The fact that Brogard, an unpleasant Frenchman, too has respect for the Scarlet Pimpernel speaks to Percy’s innate superiority. Brogard shouldn’t respect the Scarlet Pimpernel—as a representation of the French Republic, Brogard should hate the Scarlet Pimpernel—but instead Brogard goes out of his way for him, which reflects Orczy’s support for the aristocracy and her disapproval of the revolution.
Lady Blakeney hears footsteps outside the inn, and hopes that it is Sir Percy, but then she hears another set of footsteps that tells her this new customer is not alone. Brogard goes to the door and opens it, and Lady Blakeney can see two men dressed in the official garb of the French priesthood. Brogard regards his new patrons “with even more withering contempt than had bestowed upon” Lady Blakeney and Sir Andrew. “Sacré soutane!” he mutters quietly. Although Lady Blakeney cannot see their faces, she knows that one of the men is Chauvelin, and the other is Desgas, his “secretary and confidential factotum.”
The French Republic was considered anti-religious by the British, and Chauvelin’s disguise as a priest can be considered sacrilegious and disrespectful. Brogard too appears to despise religion and curses the sight of a priest at his inn. He certainly has no reason to believe that Chauvelin is wearing a disguise and undoubtedly thinks a real priest has come to his inn, and he is clearly not happy about it. By making the French appear anti-religious, Orczy further depicts them as savage and uncivilized.
“A plate of soup and a bottle of wine,” Chauvelin orders Brogard “imperiously,” “then clear out of here—understand? I want to be alone.” Once Chauvelin is sure the landlord has gone, he begins to speak to Desgas. “The English schooner?” he asks. Desgas says that have “lost sight” of it, but it was last headed west. Chauvelin is pleased with this news. “Ah! —good!” he says. Desgas informs him that “all the roads which converge to this place have been patrolled” and “the beaches and cliffs have been most rigorously searched and guarded.” They do not yet know where Père Blanchard’s hut is, but several fishing huts litter the coastline.
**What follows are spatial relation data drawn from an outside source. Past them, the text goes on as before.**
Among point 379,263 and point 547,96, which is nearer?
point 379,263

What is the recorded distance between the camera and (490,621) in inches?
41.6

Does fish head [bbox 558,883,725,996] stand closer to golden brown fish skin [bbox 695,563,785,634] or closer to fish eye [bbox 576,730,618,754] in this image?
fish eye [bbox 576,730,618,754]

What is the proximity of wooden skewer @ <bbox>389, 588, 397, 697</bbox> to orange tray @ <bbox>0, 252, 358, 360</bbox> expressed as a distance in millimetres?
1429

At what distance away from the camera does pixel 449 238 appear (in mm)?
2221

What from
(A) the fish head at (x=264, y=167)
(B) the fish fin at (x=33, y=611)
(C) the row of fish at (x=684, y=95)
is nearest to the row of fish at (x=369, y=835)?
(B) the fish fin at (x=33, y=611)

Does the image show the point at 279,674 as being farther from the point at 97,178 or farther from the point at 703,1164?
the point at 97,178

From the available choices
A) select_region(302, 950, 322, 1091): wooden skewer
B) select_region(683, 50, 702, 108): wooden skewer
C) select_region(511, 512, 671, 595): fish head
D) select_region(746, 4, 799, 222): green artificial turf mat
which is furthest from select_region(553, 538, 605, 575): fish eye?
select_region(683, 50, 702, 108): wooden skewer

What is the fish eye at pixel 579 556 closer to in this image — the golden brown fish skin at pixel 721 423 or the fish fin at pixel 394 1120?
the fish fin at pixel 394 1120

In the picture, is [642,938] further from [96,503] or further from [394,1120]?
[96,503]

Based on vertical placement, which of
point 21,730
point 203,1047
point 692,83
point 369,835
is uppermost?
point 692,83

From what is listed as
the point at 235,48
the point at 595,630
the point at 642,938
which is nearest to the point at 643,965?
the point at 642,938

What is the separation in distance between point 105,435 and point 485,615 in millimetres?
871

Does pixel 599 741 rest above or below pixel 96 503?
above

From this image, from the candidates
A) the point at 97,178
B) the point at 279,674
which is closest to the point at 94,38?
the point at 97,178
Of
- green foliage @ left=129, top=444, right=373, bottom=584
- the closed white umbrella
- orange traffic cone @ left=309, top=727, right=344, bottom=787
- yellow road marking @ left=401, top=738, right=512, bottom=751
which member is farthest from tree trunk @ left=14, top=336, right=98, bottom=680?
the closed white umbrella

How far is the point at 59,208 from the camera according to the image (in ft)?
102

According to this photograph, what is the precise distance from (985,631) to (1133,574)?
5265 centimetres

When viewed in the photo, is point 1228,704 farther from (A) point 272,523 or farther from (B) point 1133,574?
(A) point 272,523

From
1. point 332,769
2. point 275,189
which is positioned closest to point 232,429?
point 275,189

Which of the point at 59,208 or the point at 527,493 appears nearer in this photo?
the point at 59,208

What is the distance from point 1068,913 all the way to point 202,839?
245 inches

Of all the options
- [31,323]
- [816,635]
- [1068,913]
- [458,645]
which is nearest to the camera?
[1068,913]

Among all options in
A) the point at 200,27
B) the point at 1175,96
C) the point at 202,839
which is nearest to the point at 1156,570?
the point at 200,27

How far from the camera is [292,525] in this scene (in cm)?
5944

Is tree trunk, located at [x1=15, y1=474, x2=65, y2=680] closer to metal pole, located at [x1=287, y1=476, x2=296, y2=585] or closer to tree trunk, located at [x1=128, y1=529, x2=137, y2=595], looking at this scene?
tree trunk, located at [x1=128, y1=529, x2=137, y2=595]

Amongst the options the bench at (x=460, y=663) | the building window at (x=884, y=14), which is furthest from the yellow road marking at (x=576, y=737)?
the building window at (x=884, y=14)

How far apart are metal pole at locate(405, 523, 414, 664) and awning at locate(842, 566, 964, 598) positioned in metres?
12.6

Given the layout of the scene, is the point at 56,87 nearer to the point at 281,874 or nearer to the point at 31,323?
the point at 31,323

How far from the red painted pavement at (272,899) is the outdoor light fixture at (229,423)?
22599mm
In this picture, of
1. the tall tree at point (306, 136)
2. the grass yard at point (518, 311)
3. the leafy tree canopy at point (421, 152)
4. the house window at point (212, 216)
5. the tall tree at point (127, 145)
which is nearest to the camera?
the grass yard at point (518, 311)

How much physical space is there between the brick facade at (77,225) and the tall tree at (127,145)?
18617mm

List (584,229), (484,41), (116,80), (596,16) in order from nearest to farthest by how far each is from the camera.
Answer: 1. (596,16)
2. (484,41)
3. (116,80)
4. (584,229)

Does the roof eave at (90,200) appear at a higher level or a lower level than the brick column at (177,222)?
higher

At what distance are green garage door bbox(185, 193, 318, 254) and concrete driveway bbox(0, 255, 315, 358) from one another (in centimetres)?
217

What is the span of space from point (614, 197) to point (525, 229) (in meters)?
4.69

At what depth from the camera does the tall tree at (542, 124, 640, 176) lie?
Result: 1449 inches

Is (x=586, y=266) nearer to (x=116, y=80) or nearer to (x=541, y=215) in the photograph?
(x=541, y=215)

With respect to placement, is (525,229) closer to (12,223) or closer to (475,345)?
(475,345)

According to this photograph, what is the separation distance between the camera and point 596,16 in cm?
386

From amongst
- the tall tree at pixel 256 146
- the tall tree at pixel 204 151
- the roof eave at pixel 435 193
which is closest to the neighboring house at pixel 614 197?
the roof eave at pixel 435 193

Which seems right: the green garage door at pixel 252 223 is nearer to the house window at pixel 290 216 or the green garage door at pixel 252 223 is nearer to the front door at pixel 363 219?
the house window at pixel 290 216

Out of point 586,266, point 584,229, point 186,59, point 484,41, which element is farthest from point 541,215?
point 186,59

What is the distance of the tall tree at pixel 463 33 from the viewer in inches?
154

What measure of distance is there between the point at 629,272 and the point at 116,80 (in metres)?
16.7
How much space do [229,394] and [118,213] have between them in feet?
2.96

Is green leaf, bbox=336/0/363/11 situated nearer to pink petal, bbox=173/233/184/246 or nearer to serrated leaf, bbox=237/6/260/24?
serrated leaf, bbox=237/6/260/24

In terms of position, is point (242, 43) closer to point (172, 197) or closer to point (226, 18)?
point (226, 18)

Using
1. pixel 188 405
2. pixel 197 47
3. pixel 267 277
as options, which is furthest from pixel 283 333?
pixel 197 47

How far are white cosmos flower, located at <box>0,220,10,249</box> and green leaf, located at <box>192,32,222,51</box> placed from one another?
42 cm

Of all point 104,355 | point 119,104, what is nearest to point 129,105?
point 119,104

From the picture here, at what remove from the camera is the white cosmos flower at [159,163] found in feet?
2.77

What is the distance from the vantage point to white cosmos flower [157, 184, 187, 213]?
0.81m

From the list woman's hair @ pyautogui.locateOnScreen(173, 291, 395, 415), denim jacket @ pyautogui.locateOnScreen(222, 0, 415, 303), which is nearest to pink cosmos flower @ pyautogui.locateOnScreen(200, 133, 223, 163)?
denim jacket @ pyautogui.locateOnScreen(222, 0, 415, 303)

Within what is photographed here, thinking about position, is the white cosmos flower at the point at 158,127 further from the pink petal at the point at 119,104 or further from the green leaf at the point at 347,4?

Orczy use of the word “imperiously” has noble connotations. As a republican, Chauvelin presumably believes in equality and brotherhood, but he speaks to Brogard like he is beneath him. Chauvelin orders Brogard around and clearly doesn’t consider him an equal. In this way, Orczy again implies that the leaders of the French Republic are hypocrites who are not fit to run their own country.
Lady Blakeney’s high spirit begins to dissipate. For Sir Percy, escape will surely be “impossible.” Chauvelin’s “plans are well laid,” and it seems he has not left the smallest “loophole” through which even “the bravest, the most cunning man” could escape. Lady Blakeney hears another set of footsteps approaching the “Chat Gris” and hears the “cheerful sound of a gay, fresh voice singing lustily, ‘God save the King!’”
Sir Percy’s frequent singing of “God save the King!” both identifies him as an aristocrat and is a direct insult to Chauvelin and the French Republic. As France has abolished feudalism, they no longer observe the social or political power of the aristocracy. Sir Percy is the personification of nobility, which is exactly what Chauvelin and the French Republic hate most.